Bishop Wilson presented Serbousek with a quilt featuring the Lakota star before the ordination ceremony Friday night.
Raised as a Presbyterian, Serbousek started the ordination process in that church while living in northwest Nebraska three decades ago, he said, enrolling in Iliff School of Theology.
In the meantime, he worked as a dispatcher and eventually 911 director for the Chadron Police Department.
He was not only active in the Chadron UMC but worked as an accompanist for the local Lutheran church.
After churches services one Sunday in 2014, he and his mother went to lunch, where she dropped a truth bomb.
“You know my bucket list is to see you go back into ministry,” he recalls her telling him. “I think you’re more fit for that than you are police work.”
Serbousek still didn’t feel like he was ready.
“I had to consider the energy and the time, and I didn’t want to have to move and uproot,” he said.
While playing during a baptism service at the Lutheran church, he said the third verse of the hymn “I Was There to Hear Your Borning Cry” struck him:
In the middle ages of your life, not too old, no longer young,
I’ll be there to guide you through the night, complete what I’ve begun.
“That verse, I just felt God was gently nudging me to go back in,” recalled Serbousek, who also provided pulpit supply for churches in North Dakota.

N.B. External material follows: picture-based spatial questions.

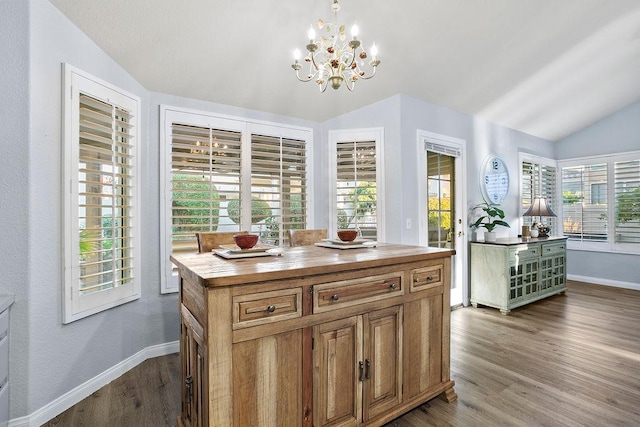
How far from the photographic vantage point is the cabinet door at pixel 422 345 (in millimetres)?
1988

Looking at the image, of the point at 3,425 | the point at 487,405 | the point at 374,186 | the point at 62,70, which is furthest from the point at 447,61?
the point at 3,425

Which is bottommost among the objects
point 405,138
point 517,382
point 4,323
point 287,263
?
point 517,382

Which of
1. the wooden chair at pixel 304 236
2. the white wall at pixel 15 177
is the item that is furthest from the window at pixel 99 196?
the wooden chair at pixel 304 236

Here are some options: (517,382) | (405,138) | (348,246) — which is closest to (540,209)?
(405,138)

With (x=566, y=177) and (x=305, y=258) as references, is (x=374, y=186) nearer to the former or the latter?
(x=305, y=258)

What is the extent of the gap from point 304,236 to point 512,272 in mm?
2908

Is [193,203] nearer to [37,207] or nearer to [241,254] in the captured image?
[37,207]

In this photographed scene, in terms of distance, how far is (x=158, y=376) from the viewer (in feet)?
8.56

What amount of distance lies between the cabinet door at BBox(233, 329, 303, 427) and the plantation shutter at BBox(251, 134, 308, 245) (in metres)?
2.18

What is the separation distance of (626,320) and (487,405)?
9.53 feet

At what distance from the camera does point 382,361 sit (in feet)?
6.14

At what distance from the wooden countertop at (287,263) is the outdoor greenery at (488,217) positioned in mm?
2534

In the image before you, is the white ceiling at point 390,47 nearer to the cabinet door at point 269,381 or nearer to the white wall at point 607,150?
the white wall at point 607,150

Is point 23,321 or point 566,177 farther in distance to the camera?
point 566,177
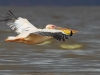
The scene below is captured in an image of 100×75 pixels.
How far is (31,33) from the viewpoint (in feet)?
44.1

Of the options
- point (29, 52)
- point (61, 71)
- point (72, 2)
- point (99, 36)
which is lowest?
point (61, 71)

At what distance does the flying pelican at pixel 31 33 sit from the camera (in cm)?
1292

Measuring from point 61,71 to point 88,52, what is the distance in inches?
132

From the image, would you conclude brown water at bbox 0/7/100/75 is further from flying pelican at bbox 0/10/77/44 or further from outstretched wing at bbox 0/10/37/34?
outstretched wing at bbox 0/10/37/34

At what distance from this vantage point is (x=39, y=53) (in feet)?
54.1

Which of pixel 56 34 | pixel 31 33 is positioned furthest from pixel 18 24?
pixel 56 34

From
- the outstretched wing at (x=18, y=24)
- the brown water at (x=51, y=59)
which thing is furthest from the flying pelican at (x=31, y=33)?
the brown water at (x=51, y=59)

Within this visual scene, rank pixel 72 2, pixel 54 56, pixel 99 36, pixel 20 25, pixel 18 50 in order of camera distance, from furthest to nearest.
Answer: pixel 72 2, pixel 99 36, pixel 18 50, pixel 54 56, pixel 20 25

With the approval of the Chadron UMC, he re-enrolled at Iliff and was accepted — although his previous credits at the Denver seminary were not valid. Through the Iliff Journeys program, he mostly studied online, with a requirement of a few days being on campus each quarter.
While a student, he served as pastor of the Twin Rivers Parish of Genoa, Monroe and Silver Creek in eastern Nebraska from 2018 to 2020.
It was there that he met the Rev. Cindi Stewart, pastor of Columbus UMC, who was the leader of his network and became his supervising pastor for seminary and mentored him through his ordination, which she called a “powerful moment.”
“Tony is caring and compassionate,” said Stewart, who is moving July 1 to serve as pastor at Faith Westwood UMC in Omaha. “He has this amazing passion for ministry, and caring for people in a way of meeting them where they are. That has shaped his faith and shaped the way that he sees the world and can bring people along through their trials and challenges.”
Serbousek took an appointment at St. Francis, Kansas, in 2020, and will conclude his time there later this month, then becomes the pastor at Abilene First UMC.
He said he’s taken advice from Rev. Morita Truman, who also went from St. Francis to Abilene, as well as several other clergy friends who have served the church.
Serbousek looks forward to “just getting to know people, listening to their stories and getting to know them and for them to get to know me. What are their hopes and dreams? Where do they see this church in the next five, 10 years? What can we do together to make those a reality?”
He said he felt like history was being made during annual conference, with the first Native American bishop ordaining the conference’s first Lakota pastor.
“To be part of the first class of ordinands that he ordained, to me, is historic enough,” said Serbousek, ordained the day after his 51st birthday. “But to also know that I’m the first Lakota to be ordained in the Great Plains since we came together really adds something to it.”
Serbousek, who was adopted by a couple in Chadron six months after being born at Pine Ridge Reservation in South Dakota, said he sometimes keeps Native American tradition in his thoughts.
“They may not be directly related to Native American culture per se, but I have always — ever since I started preaching over 30 years ago — thought of delivering sermons as telling a story, and storytelling is a Native American tradition,” he said. “I always see the sermon as telling a story. Any time I look at the scripture, I think of what the story is that needs to be told.”